12. Le 18 novembre 2010, Logista a demandé l’autorisation de ne pas respecter cette limite quantitative en application de l’article 106, paragraphe 5, du CIEC.

13. Le 7 janvier 2011, le bureau de douane de Funchal a adopté une ordonnance de rejet de cette demande au motif que le non‑respect de la limite quantitative en question n’était pas justifié par une modification brusque et limitée dans le temps du volume des ventes, ainsi que l’exige l’article 106, paragraphe 5, du CIEC. Logista a ensuite introduit un recours hiérarchique contre cette décision, lequel a également été rejeté.

14. Le 18 janvier 2011, Logista a, conformément à l’article 106, paragraphe 6, du CIEC, fourni au bureau de douane de Funchal une déclaration d’apurement qui attestait la mise à la consommation d’une quantité de cigarettes plus de trois fois supérieure à la limite quantitative durant la période comprise entre les mois de septembre et décembre 2010.

15. En application de l’article 106, paragraphe 7, du CIEC, Logista a fait l’objet d’un redressement fiscal d’un montant de 4607,69 euros, majoré de 1,80 euro, au titre du nombre de cigarettes qu’elle avait mises à la consommation au cours de la période allant de septembre à décembre 2010 et qui dépassait la limite quantitative prévue à l’article 106, paragraphe 2, du CIEC.

16. Logista a contesté ce redressement devant le Tribunal Administrativo e Fiscal do Funchal (tribunal administratif et fiscal de Funchal, Portugal), qui a rejeté le recours. Par la suite, Logista a interjeté appel de ce jugement devant le Supremo Tribunal Administrativo (Cour administrative suprême).

17. Devant la juridiction de renvoi, Logista soutient, notamment, que l’application du taux d’accise à la date du dépôt de la déclaration d’apurement méconnaît les articles 7 et 9 de la directive 2008/118, selon lesquels les conditions d’exigibilité et le taux applicable sont ceux en vigueur à la date à laquelle le tabac a été mis à la consommation.
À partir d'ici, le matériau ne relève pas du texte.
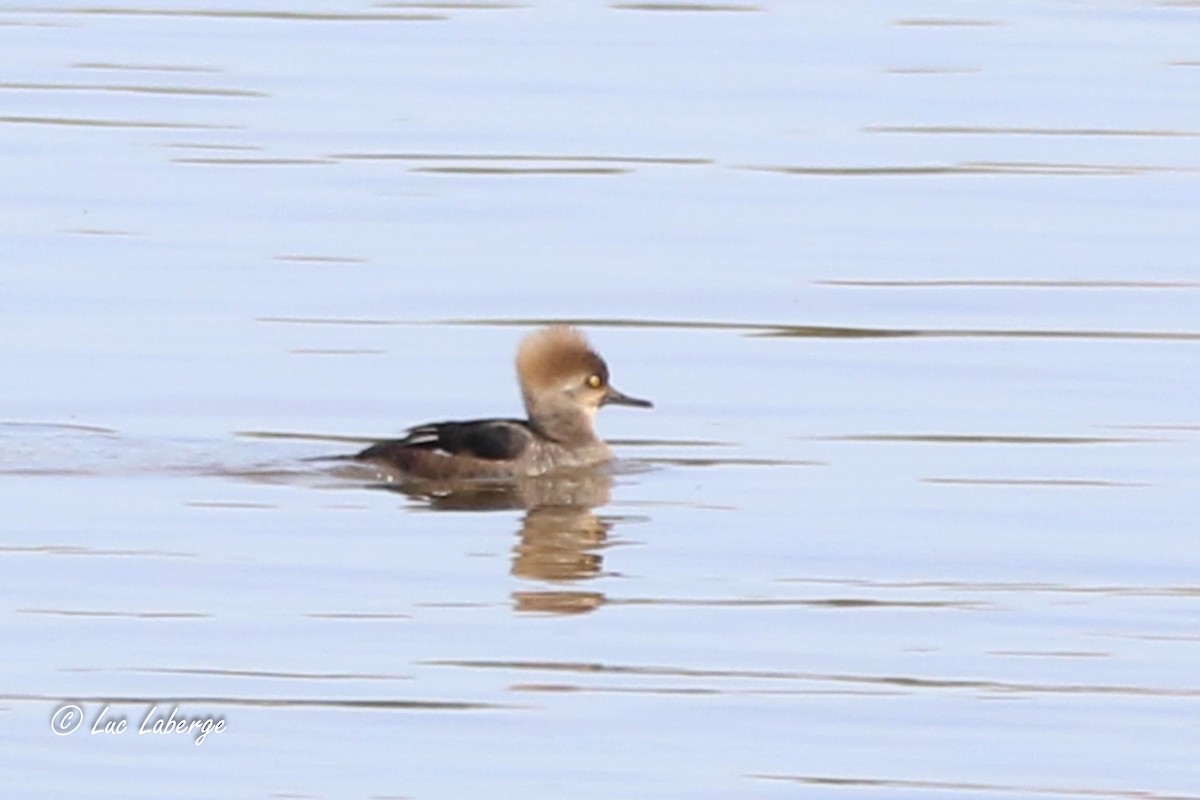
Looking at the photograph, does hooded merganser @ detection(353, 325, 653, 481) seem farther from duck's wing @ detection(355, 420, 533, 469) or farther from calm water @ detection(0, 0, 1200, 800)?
calm water @ detection(0, 0, 1200, 800)

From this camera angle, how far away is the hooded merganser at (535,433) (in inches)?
438

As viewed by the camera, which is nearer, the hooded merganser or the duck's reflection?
the duck's reflection

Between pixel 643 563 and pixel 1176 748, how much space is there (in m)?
2.36

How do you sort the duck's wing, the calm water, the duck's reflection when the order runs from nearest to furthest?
the calm water → the duck's reflection → the duck's wing

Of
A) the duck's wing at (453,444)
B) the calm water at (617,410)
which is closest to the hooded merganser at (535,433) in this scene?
the duck's wing at (453,444)

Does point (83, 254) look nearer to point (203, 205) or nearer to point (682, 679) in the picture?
point (203, 205)

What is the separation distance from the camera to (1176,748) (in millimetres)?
7922

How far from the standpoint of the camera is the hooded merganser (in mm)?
11125

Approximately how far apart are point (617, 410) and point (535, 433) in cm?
143

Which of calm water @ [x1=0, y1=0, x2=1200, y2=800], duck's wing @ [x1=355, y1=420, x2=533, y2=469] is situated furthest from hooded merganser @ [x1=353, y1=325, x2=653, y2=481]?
calm water @ [x1=0, y1=0, x2=1200, y2=800]

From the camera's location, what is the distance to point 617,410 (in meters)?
13.0

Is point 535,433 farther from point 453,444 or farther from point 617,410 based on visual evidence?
point 617,410

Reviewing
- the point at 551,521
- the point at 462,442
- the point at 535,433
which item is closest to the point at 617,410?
the point at 535,433

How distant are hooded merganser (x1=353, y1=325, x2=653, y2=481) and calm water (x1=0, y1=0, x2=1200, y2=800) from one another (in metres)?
0.14
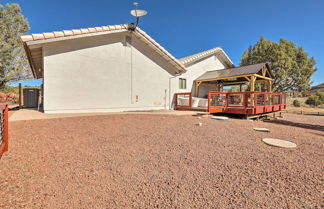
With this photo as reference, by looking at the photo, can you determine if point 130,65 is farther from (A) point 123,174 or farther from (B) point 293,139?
(B) point 293,139

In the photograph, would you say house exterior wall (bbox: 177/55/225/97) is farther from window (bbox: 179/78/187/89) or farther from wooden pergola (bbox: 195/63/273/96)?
wooden pergola (bbox: 195/63/273/96)

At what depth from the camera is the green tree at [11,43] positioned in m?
18.8

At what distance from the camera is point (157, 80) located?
35.2ft

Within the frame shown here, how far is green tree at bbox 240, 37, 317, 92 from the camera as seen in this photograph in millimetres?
18250

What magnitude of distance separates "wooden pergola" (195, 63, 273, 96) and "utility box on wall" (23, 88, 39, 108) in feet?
44.0

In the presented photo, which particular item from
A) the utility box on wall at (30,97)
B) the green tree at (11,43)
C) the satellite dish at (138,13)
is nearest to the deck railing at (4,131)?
the satellite dish at (138,13)

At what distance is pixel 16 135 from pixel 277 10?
19422 millimetres

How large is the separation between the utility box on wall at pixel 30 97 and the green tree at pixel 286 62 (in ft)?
81.3

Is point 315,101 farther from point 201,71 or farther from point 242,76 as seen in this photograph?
point 201,71

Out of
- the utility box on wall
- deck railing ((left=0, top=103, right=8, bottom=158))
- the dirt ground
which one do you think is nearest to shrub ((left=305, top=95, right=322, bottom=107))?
the dirt ground

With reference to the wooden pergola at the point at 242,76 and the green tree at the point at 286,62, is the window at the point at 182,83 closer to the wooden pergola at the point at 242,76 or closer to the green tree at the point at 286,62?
the wooden pergola at the point at 242,76

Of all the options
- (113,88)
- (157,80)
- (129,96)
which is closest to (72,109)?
(113,88)

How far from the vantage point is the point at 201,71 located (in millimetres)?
15047

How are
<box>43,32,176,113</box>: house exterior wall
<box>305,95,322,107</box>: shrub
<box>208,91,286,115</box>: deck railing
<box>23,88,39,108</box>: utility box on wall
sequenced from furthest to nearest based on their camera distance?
<box>305,95,322,107</box>: shrub, <box>23,88,39,108</box>: utility box on wall, <box>208,91,286,115</box>: deck railing, <box>43,32,176,113</box>: house exterior wall
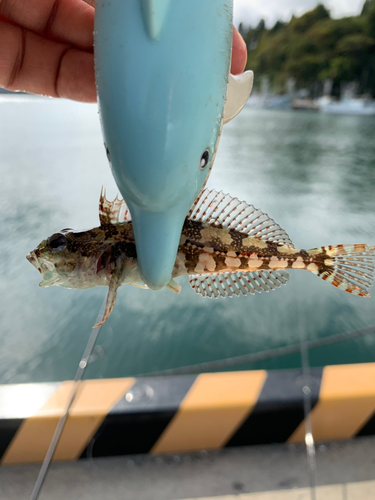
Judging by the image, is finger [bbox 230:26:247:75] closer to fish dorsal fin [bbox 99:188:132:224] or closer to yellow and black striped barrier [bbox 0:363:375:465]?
fish dorsal fin [bbox 99:188:132:224]

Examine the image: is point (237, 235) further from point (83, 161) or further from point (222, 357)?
point (83, 161)

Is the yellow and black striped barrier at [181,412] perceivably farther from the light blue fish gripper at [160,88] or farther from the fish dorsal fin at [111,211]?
the light blue fish gripper at [160,88]

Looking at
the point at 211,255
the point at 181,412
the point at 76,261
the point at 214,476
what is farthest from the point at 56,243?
the point at 214,476

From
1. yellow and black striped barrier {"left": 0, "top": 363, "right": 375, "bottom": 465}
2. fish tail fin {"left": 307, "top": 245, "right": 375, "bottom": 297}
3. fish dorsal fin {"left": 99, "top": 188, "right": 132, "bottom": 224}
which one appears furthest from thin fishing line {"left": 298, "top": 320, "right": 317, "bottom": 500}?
fish dorsal fin {"left": 99, "top": 188, "right": 132, "bottom": 224}

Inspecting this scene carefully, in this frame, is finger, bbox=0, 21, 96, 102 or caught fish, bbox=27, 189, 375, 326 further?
finger, bbox=0, 21, 96, 102

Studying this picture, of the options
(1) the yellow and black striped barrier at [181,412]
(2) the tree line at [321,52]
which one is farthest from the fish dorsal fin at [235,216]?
(2) the tree line at [321,52]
L’Autoridade Tributária e Aduaneira (administration des contributions et des douanes, Portugal) rétorque que le régime en cause est conforme à ces
dispositions.

18. C’est dans ces conditions que le Supremo Tribunal Administrativo (Cour administrative suprême) a décidé de surseoir à statuer et de poser à la Cour les questions préjudicielles suivantes :

« 1) Les limites quantitatives à la mise à la consommation imposées par l’article 106 du CIEC, dans la mesure où elles ont pour effet d’obliger les opérateurs, au cours des quatre derniers mois de chaque année, à mettre sur le marché des quantités n’excédant pas celles équivalentes à la quantité mensuelle moyenne de cigarettes mises à la consommation au cours des douze mois immédiatement antérieurs, peuvent-elles constituer des restrictions quantitatives à l’importation ou des mesures d’effet
équivalent au sens de l’article 34 TFUE ?

2) Le fait de soumettre les quantités de cigarettes excédant la limite quantitative de mise à la consommation visée à l’article 106, paragraphe 2, du CIEC au taux en vigueur à la date de présentation de la déclaration d’apurement, conformément au paragraphe 7 de cet article, est-il contraire aux règles d’exigibilité de l’accise introduites par les articles 7 et 9 de la [directive 2008/118] ? »

19. Des observations écrites ont été déposées par Logista, l’administration des contributions et des douanes, le gouvernement portugais ainsi que par la Commission européenne.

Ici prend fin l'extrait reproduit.